No trabalho da enfermagem, por exemplo, é adequado o enfoque dos grupos do tipo operativo, pela relativa facilidade com que os profissionais podem ser treinados para exercer essa atividade e pela adequação dos mesmos à abordagem de gestantes, crianças, adolescentes, pacientes internados, entre outros(5,8).

O trabalho com grupos oferece oportunidades para o crescimento e mudança com relação a nós mesmos e ao mundo. A vida de um grupo pode e deve ser observada por vários olhares, o que permite a compreensão de sua complexidade, sua vitalidade e potencialidade(9).

Tendo em vista a aplicação desse recurso em várias dimensões do trabalho do enfermeiro, define-se o termo atividade grupal para se referir às ações realizadas por esse profissional no contexto do grupo e será utilizada no decorrer deste trabalho.

O estudo dessas atividades, sua natureza e aplicação no campo da enfermagem remeteram à constatação de que não havia nenhum estudo sistematizado que proporcionasse parâmetro para compreender como o enfermeiro tem utilizado esse recurso. Esse fato motivou o estudo desse assunto no âmbito da literatura nacional, em particular nos periódicos de enfermagem, tendo em vista o envolvimento dos autores com o desenvolvimento dessa tecnologia e, possivelmente, a contribuição com aqueles que desejam trabalhar melhor com tal ferramenta na enfermagem.

* REQUISITO A
Por favor, reescreva integralmente as linhas dos registros que vão da linha que contém "How much of" até a linha que contém "(x=46, y=89) → (x=120, y=92) → (x=134, y=97)", inclusive, deslocando em 33 cada número das respostas, sejam coordenadas ou distâncias.
Os registros não têm relação alguma com o trecho.

* MATERIAL FORNECIDO
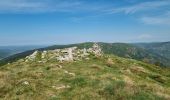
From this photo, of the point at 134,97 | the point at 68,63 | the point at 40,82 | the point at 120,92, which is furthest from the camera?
the point at 68,63

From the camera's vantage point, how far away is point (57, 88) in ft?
72.4

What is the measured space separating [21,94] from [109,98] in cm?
659

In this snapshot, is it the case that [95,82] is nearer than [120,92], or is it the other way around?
[120,92]

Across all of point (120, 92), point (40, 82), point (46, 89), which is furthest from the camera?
point (40, 82)

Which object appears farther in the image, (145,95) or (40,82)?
(40,82)

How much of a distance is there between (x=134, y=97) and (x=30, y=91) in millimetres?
7911

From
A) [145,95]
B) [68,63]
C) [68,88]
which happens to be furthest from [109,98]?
[68,63]

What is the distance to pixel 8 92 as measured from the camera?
20531mm

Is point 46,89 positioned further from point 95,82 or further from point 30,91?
point 95,82

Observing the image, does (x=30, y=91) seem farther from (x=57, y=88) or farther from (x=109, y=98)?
(x=109, y=98)

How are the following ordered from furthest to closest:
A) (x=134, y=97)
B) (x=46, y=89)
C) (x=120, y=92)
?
(x=46, y=89) → (x=120, y=92) → (x=134, y=97)

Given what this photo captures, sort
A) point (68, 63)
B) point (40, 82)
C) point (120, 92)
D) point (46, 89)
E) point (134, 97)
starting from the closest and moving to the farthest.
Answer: point (134, 97) → point (120, 92) → point (46, 89) → point (40, 82) → point (68, 63)

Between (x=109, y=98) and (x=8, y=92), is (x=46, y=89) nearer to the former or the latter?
(x=8, y=92)

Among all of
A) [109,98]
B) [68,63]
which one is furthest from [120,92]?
[68,63]
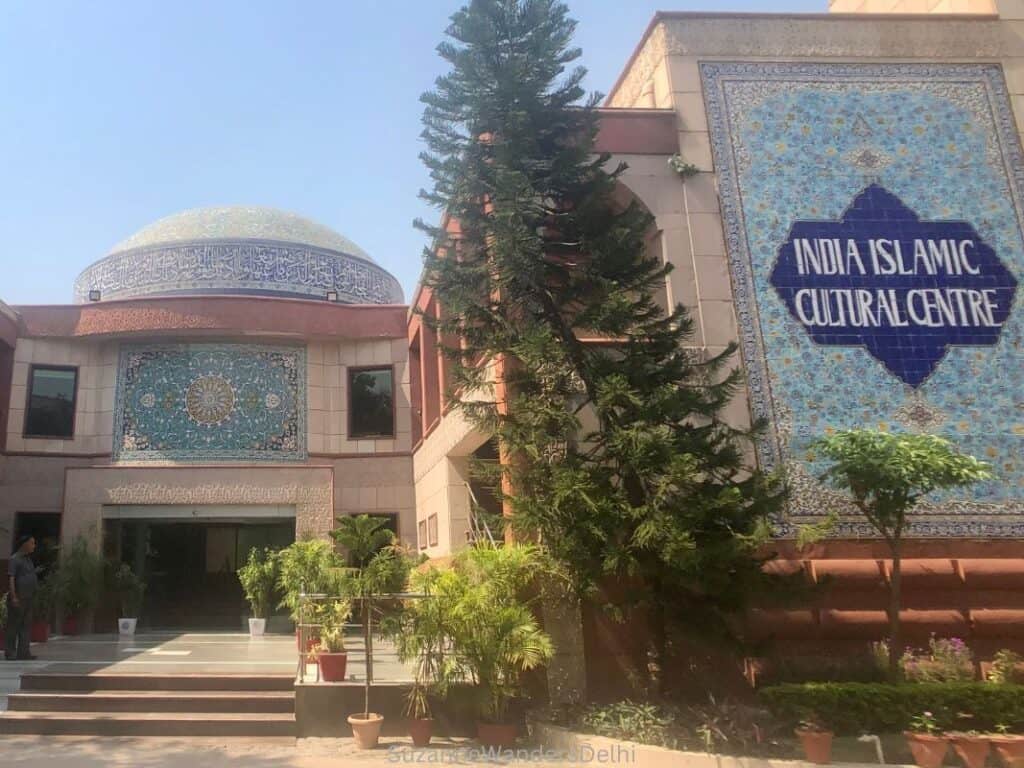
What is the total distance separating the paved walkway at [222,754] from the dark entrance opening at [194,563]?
5.35 metres

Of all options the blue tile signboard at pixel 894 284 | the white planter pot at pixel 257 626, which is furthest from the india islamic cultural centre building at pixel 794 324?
the white planter pot at pixel 257 626

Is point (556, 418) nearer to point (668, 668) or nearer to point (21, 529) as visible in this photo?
point (668, 668)

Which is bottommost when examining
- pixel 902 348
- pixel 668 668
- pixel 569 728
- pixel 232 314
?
pixel 569 728

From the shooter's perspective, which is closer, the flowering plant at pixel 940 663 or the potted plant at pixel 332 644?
the flowering plant at pixel 940 663

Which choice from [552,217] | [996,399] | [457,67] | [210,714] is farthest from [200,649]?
[996,399]

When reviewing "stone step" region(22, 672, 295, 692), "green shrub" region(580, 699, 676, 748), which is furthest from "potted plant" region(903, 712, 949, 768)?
"stone step" region(22, 672, 295, 692)

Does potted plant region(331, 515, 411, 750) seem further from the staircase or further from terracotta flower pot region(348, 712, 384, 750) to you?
the staircase

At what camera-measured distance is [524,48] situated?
6.02 metres

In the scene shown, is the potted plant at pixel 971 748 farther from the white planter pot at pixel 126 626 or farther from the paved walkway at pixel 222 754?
the white planter pot at pixel 126 626

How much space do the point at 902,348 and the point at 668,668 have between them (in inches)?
143

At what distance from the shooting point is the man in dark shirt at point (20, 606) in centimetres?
722

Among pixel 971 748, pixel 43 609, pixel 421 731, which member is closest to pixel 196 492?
pixel 43 609

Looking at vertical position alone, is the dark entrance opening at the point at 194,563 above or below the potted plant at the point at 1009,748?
above

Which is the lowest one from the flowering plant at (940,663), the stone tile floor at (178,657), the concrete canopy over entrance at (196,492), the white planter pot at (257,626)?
the flowering plant at (940,663)
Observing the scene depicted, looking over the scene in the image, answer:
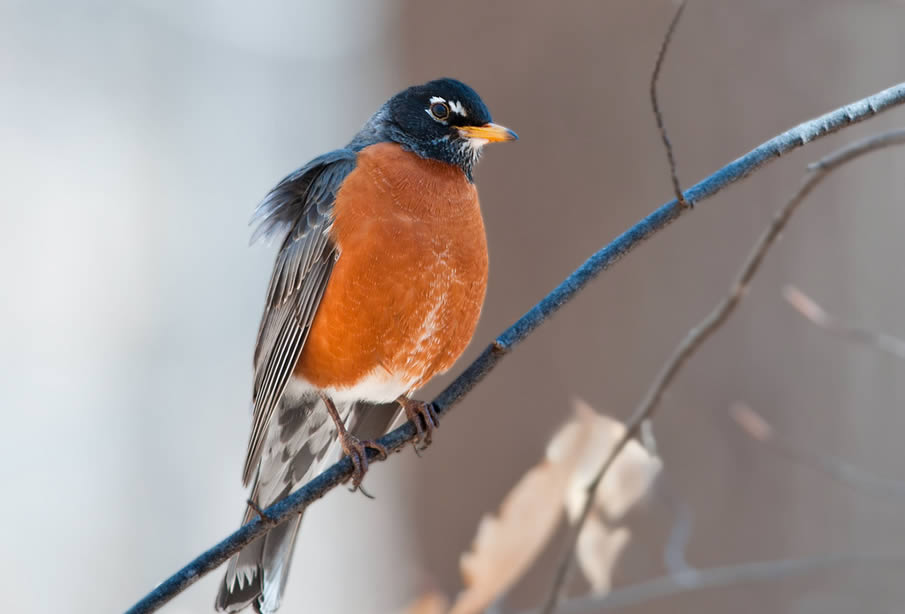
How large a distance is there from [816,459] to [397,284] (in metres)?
1.48

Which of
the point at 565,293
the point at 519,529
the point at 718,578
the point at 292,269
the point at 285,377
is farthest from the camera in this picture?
the point at 292,269

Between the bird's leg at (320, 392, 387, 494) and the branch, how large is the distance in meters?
0.36

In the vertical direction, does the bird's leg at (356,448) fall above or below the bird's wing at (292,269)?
below

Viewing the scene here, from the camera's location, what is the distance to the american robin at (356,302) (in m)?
2.40

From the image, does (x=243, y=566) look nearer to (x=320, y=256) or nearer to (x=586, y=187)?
(x=320, y=256)

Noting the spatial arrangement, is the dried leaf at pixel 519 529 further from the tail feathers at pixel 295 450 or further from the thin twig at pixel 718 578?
the tail feathers at pixel 295 450

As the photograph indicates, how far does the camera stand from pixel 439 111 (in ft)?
9.41

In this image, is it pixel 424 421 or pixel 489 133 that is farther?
pixel 489 133

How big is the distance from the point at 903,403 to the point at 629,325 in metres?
1.04

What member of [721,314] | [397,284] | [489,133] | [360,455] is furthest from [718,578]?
[489,133]

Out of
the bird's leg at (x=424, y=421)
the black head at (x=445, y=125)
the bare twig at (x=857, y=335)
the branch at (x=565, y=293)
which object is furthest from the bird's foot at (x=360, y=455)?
the bare twig at (x=857, y=335)

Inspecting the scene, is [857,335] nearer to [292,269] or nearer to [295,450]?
[292,269]

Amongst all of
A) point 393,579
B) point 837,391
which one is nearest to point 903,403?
point 837,391

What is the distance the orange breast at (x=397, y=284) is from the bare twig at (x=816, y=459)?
0.99 m
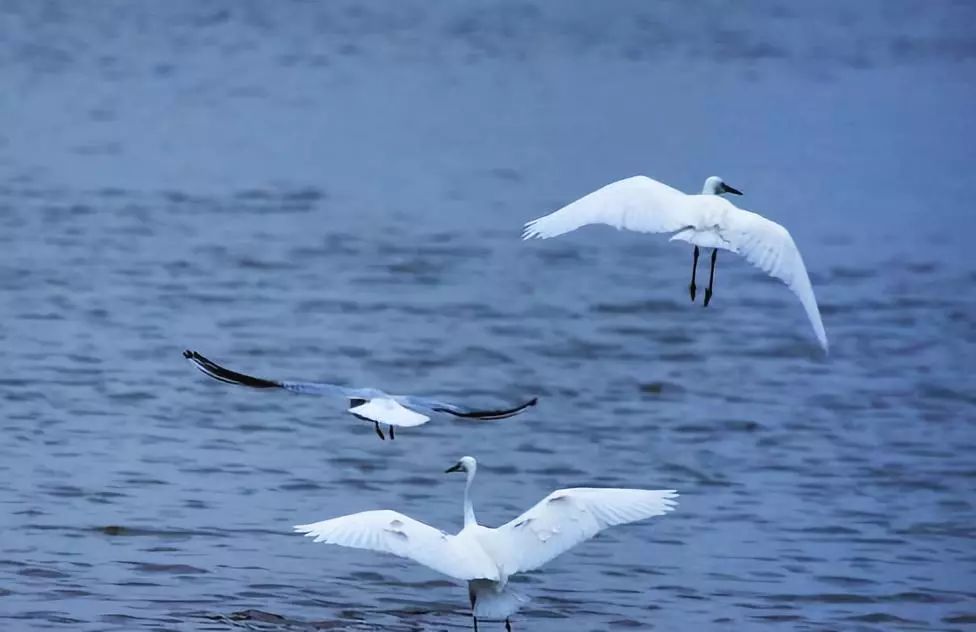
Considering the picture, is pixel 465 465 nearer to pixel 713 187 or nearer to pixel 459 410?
pixel 459 410

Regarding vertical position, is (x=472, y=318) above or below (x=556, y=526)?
below

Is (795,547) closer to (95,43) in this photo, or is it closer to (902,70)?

* REQUISITO B
Extraia do trecho, sem nenhuma alteração, a parte que vai de "O trabalho com" até "decorrer deste trabalho.", inclusive.

* RESULTADO DO EXERCÍCIO A
How much of a distance is there between (x=134, y=97) and (x=30, y=91) in millimetres?
7944

From
A) [145,95]
B) [68,63]
C) [68,88]
which happens to be furthest from [109,98]?
[101,96]

What is the distance to pixel 8 92 as measured from the camera?
20564mm

Is point 46,89 positioned further from point 95,82 or further from point 30,91?
point 128,115

Observing the image, does (x=30, y=91) seem farther from (x=57, y=88) or farther from (x=109, y=98)?
(x=142, y=131)

How are the following ordered from furthest to closest:
A) (x=134, y=97)
B) (x=46, y=89)
C) (x=120, y=92)
?
(x=79, y=122) → (x=153, y=125) → (x=167, y=130)

* RESULTADO DO EXERCÍCIO B
O trabalho com grupos oferece oportunidades para o crescimento e mudança com relação a nós mesmos e ao mundo. A vida de um grupo pode e deve ser observada por vários olhares, o que permite a compreensão de sua complexidade, sua vitalidade e potencialidade(9).

Tendo em vista a aplicação desse recurso em várias dimensões do trabalho do enfermeiro, define-se o termo atividade grupal para se referir às ações realizadas por esse profissional no contexto do grupo e será utilizada no decorrer deste trabalho.